Torn Between Two Beloveds
Given the option between something new that’s a sure thing, but is also fairly commonplace, and something old, rare, and extraordinary, which could ultimately be a quagmire, which would you choose?
This past Saturday afternoon, on a whim, we visited a piano showroom. My wife, Trudy, who is a keyboardist, brought along some music to test out the various instruments, and I did what I usually do with a piano—improvise around a series of randomly associated seventh and ninth chords. Much to our mutual surprise, we were both rather infatuated with a recent Yamaha baby grand. She thought it had great control, and I was pleased with its tone quality. We spent the rest of the day brainstorming how we might commit the financially and physically challenging act of taking said piano home with us. Luckily there is financing for such things, just as there is for homes and cars, and, I being reared in New York City and she in Hong Kong, we’ve never felt a need for having much spare physical space in our apartment.
After talking this over with a few friends, the next day we received a call from another piano dealer who picked us up and drove us to visit another bunch of pianos. Within minutes we developed a strong crush on a 1910 Boston-built Mason and Hamlin baby grand with ivory keys that plays but could benefit from some significant work. It sounded amazing in passages from Mozart, Mendelssohn, and Grieg, but I couldn’t quite get a groove out of it when messing around with a blues progression.
Of course, with the right technicians, adjustments could probably be made that would enable the Mason and Hamlin grand to be more malleable. But if it were altered much, would it still retain its magical essence? And, if we really wanted to alter it, shouldn’t we just go with the Yamaha? Wouldn’t a newer piano be a better workhorse to encourage the creation of new music? Or would a century-old piano better inspire work that could stand the proverbial test of time?

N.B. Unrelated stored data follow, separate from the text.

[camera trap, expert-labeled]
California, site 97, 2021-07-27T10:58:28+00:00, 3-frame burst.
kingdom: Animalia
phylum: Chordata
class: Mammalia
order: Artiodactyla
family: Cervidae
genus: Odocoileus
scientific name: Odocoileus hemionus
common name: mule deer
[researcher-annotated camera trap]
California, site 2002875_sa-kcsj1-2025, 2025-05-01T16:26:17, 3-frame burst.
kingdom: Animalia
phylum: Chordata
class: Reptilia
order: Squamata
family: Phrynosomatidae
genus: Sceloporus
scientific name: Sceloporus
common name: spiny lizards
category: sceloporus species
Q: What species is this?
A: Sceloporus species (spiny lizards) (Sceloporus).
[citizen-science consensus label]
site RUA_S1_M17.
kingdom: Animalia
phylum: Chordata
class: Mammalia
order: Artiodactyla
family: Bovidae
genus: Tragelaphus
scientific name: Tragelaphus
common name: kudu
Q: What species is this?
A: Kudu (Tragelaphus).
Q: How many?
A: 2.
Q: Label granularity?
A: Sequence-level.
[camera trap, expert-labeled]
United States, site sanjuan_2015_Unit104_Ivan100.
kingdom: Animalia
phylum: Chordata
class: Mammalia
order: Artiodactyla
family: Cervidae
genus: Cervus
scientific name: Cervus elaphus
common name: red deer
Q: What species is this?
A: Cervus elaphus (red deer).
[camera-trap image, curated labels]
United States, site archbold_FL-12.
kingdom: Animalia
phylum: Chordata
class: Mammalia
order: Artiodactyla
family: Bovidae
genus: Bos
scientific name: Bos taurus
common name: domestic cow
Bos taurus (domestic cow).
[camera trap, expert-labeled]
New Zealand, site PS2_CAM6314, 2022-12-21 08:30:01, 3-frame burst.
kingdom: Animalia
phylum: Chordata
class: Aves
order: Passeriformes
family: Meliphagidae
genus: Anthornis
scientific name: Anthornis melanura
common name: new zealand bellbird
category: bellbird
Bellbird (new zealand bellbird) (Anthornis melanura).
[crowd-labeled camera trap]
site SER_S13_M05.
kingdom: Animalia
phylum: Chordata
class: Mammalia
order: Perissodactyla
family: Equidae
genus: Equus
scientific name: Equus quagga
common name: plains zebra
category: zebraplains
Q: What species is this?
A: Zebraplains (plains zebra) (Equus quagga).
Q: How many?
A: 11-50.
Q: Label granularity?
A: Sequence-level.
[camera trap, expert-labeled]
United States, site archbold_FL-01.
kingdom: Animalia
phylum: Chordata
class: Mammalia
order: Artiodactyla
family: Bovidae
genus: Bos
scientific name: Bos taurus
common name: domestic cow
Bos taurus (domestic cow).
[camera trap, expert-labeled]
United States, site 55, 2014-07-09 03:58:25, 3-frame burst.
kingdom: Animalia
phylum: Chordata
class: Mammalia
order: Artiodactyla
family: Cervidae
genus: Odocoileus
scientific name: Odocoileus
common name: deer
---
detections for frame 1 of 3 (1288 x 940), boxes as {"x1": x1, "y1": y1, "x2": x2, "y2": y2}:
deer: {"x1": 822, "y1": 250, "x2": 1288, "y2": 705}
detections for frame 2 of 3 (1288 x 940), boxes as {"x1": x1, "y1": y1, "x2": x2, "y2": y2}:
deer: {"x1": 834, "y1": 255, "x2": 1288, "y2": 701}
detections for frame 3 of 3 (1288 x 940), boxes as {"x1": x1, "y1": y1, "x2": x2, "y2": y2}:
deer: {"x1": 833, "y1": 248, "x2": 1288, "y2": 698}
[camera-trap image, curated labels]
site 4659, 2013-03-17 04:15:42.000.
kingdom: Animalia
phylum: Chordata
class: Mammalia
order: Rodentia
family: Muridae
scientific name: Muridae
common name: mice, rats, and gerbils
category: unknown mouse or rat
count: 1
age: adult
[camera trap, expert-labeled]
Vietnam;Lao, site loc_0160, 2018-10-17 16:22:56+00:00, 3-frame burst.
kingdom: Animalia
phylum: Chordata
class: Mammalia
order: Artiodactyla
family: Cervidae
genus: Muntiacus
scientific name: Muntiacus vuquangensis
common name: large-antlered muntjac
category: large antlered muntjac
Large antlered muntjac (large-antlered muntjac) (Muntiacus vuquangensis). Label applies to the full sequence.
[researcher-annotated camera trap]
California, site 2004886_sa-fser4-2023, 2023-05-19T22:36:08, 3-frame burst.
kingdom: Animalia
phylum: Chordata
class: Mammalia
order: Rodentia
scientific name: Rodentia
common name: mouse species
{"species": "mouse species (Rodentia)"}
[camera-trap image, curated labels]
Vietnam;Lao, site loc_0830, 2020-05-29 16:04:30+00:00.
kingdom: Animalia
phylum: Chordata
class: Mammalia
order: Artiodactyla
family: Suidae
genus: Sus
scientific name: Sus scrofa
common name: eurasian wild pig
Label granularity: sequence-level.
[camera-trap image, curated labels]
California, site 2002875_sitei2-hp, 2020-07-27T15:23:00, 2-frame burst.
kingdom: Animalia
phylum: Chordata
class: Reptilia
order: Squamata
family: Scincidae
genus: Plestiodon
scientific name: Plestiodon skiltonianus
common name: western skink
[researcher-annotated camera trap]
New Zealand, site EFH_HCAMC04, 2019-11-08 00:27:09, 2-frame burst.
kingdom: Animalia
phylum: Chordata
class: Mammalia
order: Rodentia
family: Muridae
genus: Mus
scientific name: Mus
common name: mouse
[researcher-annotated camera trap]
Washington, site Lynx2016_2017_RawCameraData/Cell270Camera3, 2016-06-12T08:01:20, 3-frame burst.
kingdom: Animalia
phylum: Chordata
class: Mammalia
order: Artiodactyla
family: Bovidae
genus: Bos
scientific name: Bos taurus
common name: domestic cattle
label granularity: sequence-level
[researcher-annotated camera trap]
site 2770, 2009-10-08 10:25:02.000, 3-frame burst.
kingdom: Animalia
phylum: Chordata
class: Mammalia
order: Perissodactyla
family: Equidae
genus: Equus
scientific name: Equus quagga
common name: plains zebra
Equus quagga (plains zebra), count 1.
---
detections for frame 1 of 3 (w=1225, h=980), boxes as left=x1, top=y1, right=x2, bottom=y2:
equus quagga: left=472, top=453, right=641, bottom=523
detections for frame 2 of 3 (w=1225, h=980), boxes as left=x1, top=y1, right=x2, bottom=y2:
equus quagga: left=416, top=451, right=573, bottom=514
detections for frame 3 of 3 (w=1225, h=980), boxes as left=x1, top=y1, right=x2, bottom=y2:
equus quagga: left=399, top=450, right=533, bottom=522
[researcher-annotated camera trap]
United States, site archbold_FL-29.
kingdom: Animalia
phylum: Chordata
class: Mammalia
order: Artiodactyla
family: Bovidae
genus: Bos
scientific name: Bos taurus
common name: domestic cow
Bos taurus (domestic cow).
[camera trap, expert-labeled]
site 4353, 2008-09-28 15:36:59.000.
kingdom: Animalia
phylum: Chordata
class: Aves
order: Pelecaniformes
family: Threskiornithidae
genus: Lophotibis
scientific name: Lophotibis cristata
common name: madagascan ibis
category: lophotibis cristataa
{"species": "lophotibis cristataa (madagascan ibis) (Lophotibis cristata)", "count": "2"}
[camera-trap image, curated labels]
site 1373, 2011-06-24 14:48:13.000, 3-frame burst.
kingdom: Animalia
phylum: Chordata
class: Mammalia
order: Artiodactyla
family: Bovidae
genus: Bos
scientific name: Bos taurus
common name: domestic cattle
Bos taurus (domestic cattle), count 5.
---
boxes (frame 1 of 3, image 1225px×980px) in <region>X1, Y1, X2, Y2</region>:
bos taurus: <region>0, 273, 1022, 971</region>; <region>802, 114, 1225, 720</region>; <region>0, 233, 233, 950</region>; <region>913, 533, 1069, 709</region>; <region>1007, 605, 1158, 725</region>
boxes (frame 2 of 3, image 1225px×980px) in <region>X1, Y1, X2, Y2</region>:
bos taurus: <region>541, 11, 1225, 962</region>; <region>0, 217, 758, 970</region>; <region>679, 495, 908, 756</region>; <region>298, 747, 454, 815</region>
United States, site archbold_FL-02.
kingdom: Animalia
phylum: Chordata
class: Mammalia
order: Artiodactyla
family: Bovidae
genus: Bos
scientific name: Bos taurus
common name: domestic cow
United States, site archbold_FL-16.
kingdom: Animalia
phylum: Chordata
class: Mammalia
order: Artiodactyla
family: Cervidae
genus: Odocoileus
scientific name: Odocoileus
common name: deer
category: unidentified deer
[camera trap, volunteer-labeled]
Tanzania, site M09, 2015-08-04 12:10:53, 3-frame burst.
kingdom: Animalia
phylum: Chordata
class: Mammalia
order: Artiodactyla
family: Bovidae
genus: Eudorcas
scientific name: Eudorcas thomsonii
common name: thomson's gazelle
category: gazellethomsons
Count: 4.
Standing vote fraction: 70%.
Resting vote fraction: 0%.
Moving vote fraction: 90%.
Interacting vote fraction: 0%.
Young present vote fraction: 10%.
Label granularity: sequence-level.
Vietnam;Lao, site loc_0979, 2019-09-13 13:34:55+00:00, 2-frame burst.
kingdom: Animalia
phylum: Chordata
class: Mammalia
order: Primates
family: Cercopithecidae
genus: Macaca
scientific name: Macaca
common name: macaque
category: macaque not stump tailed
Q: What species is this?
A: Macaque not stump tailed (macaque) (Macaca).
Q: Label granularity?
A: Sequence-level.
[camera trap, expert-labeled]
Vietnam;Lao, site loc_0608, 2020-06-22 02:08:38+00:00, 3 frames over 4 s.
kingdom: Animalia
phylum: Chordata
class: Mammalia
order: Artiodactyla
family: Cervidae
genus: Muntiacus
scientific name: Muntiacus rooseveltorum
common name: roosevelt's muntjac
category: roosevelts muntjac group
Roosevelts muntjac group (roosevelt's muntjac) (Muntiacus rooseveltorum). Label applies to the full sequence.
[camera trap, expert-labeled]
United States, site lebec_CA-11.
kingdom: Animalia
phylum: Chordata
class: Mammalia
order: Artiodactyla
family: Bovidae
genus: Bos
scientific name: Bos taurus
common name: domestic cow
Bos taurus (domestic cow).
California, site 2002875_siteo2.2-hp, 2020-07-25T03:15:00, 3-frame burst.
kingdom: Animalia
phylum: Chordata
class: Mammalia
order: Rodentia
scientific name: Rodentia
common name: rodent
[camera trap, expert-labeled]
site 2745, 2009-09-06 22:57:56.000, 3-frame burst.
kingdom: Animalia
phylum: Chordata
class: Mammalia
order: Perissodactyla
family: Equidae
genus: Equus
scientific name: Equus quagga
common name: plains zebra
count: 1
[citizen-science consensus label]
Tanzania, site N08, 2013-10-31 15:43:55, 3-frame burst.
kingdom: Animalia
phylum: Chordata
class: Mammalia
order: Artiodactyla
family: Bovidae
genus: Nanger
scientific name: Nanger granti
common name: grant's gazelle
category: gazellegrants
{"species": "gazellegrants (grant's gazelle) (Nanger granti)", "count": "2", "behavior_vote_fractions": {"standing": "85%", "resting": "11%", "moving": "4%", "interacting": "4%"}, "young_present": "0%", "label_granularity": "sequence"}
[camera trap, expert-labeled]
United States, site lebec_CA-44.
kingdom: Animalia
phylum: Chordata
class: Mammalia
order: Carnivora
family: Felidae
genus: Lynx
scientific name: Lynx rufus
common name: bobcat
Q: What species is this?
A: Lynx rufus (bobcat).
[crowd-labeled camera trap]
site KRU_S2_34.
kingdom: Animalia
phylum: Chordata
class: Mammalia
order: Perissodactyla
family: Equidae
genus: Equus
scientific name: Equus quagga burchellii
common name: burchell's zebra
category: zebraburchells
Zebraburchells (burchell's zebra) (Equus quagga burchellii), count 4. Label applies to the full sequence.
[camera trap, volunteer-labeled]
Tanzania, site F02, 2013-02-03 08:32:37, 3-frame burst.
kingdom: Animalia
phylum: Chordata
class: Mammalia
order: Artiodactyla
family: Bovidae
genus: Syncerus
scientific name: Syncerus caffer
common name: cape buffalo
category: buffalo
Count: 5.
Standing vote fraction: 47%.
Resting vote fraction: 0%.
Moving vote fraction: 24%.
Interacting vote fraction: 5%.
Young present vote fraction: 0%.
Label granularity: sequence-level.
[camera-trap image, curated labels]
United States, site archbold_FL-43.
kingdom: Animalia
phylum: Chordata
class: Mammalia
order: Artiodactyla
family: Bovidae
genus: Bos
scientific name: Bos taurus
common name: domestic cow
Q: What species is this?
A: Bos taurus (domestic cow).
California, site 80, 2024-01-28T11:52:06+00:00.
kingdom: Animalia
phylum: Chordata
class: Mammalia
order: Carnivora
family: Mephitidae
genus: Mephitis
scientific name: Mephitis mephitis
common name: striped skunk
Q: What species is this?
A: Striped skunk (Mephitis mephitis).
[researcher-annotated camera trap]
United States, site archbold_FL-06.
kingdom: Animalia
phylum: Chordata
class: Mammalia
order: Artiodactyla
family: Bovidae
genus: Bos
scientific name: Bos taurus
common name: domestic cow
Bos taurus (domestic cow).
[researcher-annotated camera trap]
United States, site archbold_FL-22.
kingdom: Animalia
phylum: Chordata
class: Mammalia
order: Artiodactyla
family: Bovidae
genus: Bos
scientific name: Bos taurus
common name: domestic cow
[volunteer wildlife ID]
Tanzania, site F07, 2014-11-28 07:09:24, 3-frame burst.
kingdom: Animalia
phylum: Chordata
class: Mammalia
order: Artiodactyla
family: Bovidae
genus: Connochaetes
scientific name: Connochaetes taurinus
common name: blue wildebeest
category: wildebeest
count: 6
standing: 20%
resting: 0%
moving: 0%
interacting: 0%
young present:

Of course, the sane answer is probably that we don’t need to buy a grand piano in the first place: I’ve been going further down a not-particularly-piano-welcoming microtonal path and we already have a Baldwin upright (which I’ve had for 30 years and which is serviceable, though action-challenged), along with a single-manual harpsichord and a clavichord we got on eBay a few years back that still needs tons of work. But I’m not looking for a sane answer.